The publishers of the New York Magazine were Thomas and James Swords, of No. 44 Crown Street, known for many years as publishers of books relating to the Episcopal Church.
They recite in their preface that the proposed work will be printed with beautiful new type cast by the ingenious Mr. Caslon, on good American manufactured paper, that it will consist of 64 pages, and be published the first of each month. "Each number," they add, "will contain one or more copper plates representing some particular passage in the work."
The price to subscribers was fixed at eighteen shillings, payable upon the installment plan; five shillings upon the delivery of the first number; five on the delivery of the sixth, and the remaining eight at the expiration of the year. The generous proposition was also made, that if on delivery of the third number the work should not appear to equal the expectation of any subscriber, it would be at his option to discontinue his subscription under forfeit of the five shillings already paid. To non-subscribers the price of each number was two shillings.
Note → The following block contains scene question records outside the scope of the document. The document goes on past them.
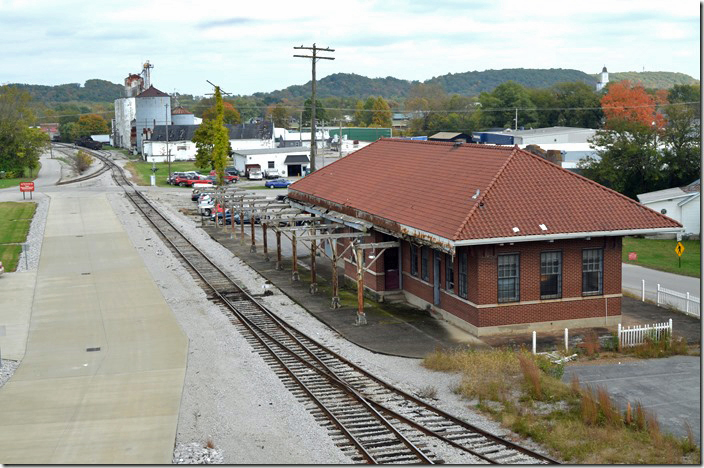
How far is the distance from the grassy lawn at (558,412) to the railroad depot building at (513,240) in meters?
3.26

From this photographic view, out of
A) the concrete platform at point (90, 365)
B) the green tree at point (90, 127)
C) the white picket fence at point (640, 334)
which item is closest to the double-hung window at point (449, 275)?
the white picket fence at point (640, 334)

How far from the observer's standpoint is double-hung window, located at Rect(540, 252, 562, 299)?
26188 mm

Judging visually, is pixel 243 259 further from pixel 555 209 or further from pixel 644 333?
pixel 644 333

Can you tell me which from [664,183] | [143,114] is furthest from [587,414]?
[143,114]

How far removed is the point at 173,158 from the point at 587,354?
106 meters

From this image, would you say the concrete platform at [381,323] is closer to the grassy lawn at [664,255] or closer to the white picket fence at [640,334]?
the white picket fence at [640,334]

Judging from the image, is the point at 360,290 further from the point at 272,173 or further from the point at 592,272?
the point at 272,173

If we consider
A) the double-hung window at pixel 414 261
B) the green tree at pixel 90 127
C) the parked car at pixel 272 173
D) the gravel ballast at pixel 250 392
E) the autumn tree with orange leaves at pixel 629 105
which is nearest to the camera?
the gravel ballast at pixel 250 392

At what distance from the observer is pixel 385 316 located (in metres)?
28.9

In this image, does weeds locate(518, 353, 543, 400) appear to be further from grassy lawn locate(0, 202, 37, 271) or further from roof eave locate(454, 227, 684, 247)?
grassy lawn locate(0, 202, 37, 271)

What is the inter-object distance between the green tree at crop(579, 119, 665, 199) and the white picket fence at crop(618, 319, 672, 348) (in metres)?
40.4

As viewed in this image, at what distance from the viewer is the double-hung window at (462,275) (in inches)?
1043

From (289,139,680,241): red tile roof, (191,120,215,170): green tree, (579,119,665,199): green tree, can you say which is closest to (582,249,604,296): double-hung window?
(289,139,680,241): red tile roof

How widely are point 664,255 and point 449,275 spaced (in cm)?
2254
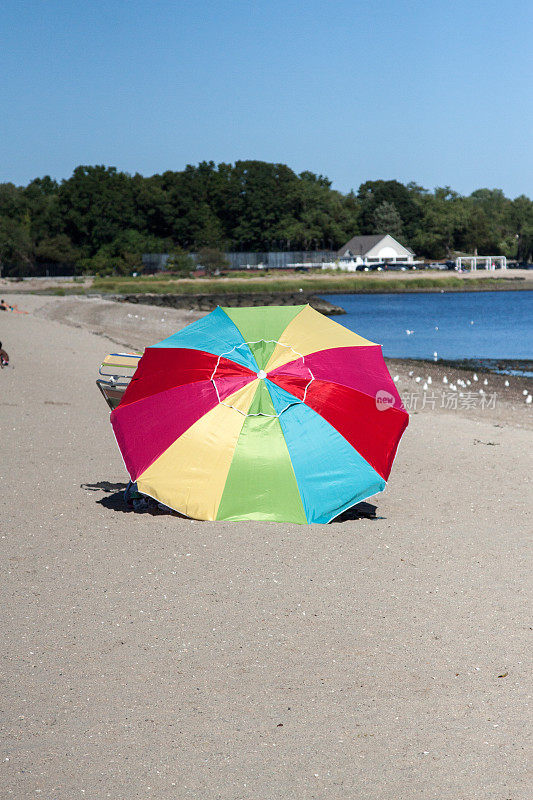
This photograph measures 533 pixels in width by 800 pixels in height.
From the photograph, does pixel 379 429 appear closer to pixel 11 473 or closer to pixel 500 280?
pixel 11 473

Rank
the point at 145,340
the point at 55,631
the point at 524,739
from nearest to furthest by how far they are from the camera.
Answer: the point at 524,739
the point at 55,631
the point at 145,340

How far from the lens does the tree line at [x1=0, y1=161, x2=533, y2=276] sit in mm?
112500

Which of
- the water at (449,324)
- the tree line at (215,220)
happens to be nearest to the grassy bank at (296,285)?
the water at (449,324)

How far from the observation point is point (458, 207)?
130375 mm

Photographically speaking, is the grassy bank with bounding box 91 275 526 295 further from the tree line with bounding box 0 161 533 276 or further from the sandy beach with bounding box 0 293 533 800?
the sandy beach with bounding box 0 293 533 800

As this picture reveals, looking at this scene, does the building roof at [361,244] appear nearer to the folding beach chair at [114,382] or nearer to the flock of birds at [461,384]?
the flock of birds at [461,384]

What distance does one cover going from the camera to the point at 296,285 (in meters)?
90.0

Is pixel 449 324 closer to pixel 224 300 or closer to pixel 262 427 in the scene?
pixel 224 300

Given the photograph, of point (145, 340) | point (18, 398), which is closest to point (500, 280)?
point (145, 340)

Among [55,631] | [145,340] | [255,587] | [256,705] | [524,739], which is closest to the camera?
[524,739]

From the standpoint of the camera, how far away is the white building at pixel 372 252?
12069cm

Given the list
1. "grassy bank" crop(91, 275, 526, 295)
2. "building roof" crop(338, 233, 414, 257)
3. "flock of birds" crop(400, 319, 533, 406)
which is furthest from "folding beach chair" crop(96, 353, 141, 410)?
"building roof" crop(338, 233, 414, 257)

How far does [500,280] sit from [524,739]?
106 metres

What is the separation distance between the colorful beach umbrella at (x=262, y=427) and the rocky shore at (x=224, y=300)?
53.4m
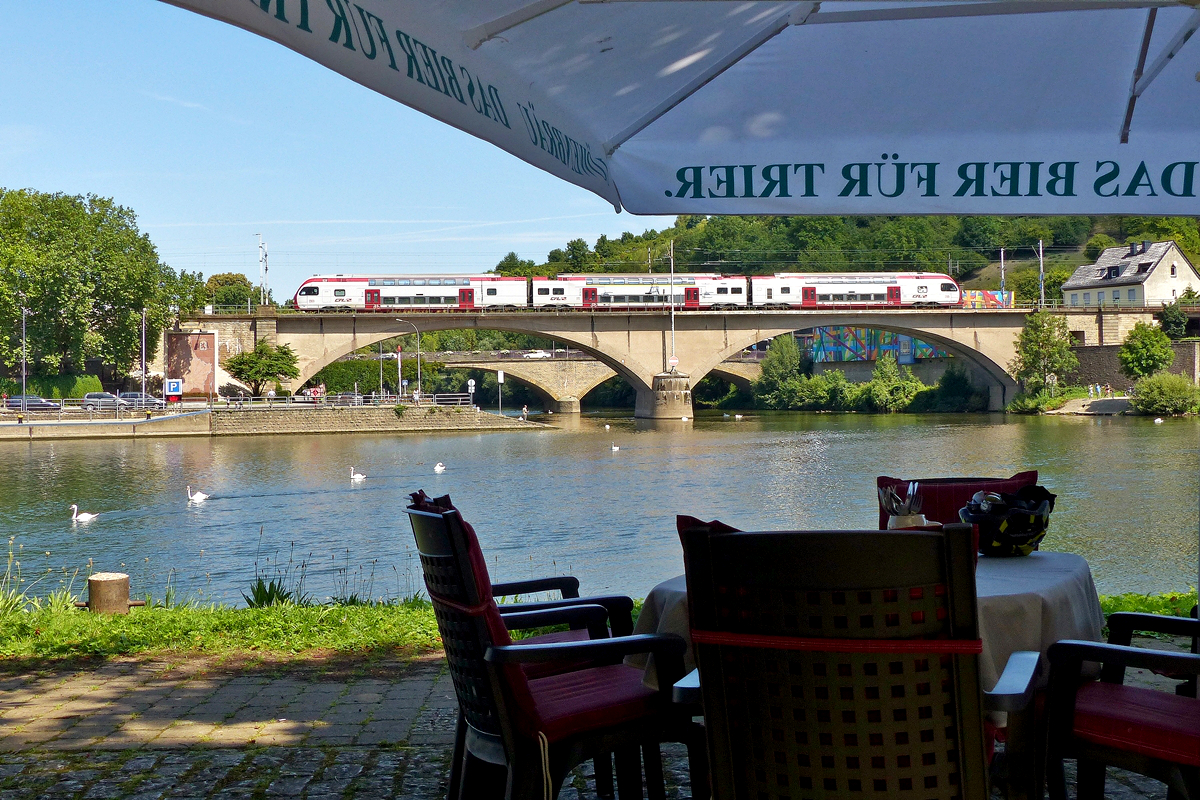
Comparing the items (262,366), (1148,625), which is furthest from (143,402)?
(1148,625)

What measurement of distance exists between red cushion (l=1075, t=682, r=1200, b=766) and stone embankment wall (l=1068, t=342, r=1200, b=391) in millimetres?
42207

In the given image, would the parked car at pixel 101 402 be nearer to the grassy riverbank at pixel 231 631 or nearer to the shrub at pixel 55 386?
the shrub at pixel 55 386

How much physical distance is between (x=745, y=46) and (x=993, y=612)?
159 centimetres

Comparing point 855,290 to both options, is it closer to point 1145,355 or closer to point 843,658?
point 1145,355

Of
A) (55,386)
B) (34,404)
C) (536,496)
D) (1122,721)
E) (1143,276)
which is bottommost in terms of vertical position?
(536,496)

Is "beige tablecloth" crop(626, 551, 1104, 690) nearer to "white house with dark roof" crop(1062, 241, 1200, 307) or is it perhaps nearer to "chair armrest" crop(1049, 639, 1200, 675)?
"chair armrest" crop(1049, 639, 1200, 675)

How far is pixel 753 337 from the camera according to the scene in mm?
43312

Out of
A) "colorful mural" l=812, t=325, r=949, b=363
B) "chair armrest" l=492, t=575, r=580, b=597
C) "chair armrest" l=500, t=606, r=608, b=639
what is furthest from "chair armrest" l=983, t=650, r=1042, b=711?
"colorful mural" l=812, t=325, r=949, b=363

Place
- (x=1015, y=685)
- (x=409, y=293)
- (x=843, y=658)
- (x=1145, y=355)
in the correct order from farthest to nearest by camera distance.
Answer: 1. (x=409, y=293)
2. (x=1145, y=355)
3. (x=1015, y=685)
4. (x=843, y=658)

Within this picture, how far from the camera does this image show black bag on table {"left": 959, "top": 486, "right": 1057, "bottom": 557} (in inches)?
91.4

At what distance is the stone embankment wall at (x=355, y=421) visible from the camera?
111 ft

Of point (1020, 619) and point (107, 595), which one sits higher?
point (1020, 619)

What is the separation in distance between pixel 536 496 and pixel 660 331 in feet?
85.7

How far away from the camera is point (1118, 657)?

The publishers appear to have launched their literary craft with some mental misgivings, and in an address to the public they humbly solicit the countenance and support of the native and free-born Americans, "whose characteristic has ever been to foster and cultivate the arts, and to reward honest industry by the bounty of a liberal hand." In conclusion they state that if "this appeal for support is merely sufficient to defray expenses the magazine will live; if it is inadequate it must DIE."